No error is thrown when model download fails due to insufficient space
Describe the bug
When downloading a model, the file_download.py file does not throw an error when there is not enough space.
https://github.com/huggingface/huggingface_hub/blob/2702ec2a2bd0124cc1fddfd72ccb1297b2478148/src/huggingface_hub/file_download.py#L651
This is problematic in environments like sglang, where the server does not exit even though the model weights never finish downloading https://github.com/sgl-project/sglang/issues/2801
Reproduction
Download weights on a device without enough space and observe as there is no indication of the model download failure.
Logs
No response
System info
- any version of `huggingface_hub`
At the very least, I think that there should be a flag of some sorts to throw an exception here, or throw an exception completely.
How this impacts sglang: https://github.com/sgl-project/sglang/issues/2801
Hi @atbe, sorry you encountered this issue!

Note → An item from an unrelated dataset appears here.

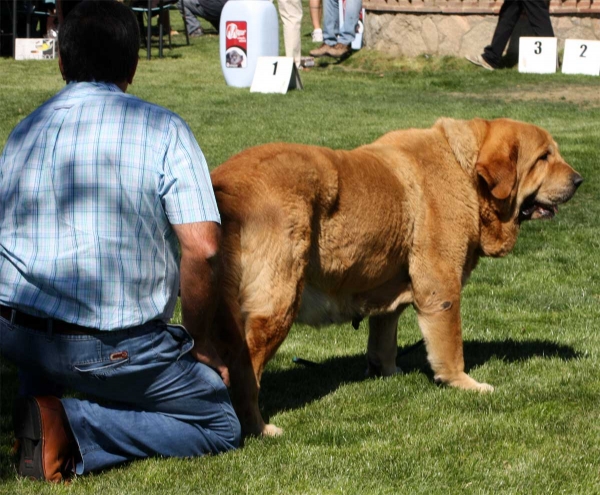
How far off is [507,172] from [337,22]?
56.5 feet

A bit of context : we made the choice to not raise an exception when the user does not have enough disk space to avoid unconditionally blocking downloads in valid setups. In some environments, the data returned by shutil.disk_usage(path).free may not accurately reflect actual space availability. By warning, we allow for more flexibility in these edge cases.
Another alternative is to manually check for sufficient disk space on your side before calling snapshot_download() or any other downloading function. That way you have explicit control over how to handle insufficient space error.
Let me know what do you think.
thanks for the reply @hanouticelina !
Another alternative is to manually check for sufficient disk space on your side before calling snapshot_download() or any other downloading function. That way you have explicit control over how to handle insufficient space error.
I do think its a bit odd that the server doesn't exit when serving legitimately fails (in this case due to insufficient space), don't you feel the same? You could check for space manually, but that just feels like a hack compared to getting the server to properly detect that it failed to start and exiting.
Hi @atbe,
I reproduced the scenario using a container where we call snapshot_download while having not enough disk space for the files we're downloading.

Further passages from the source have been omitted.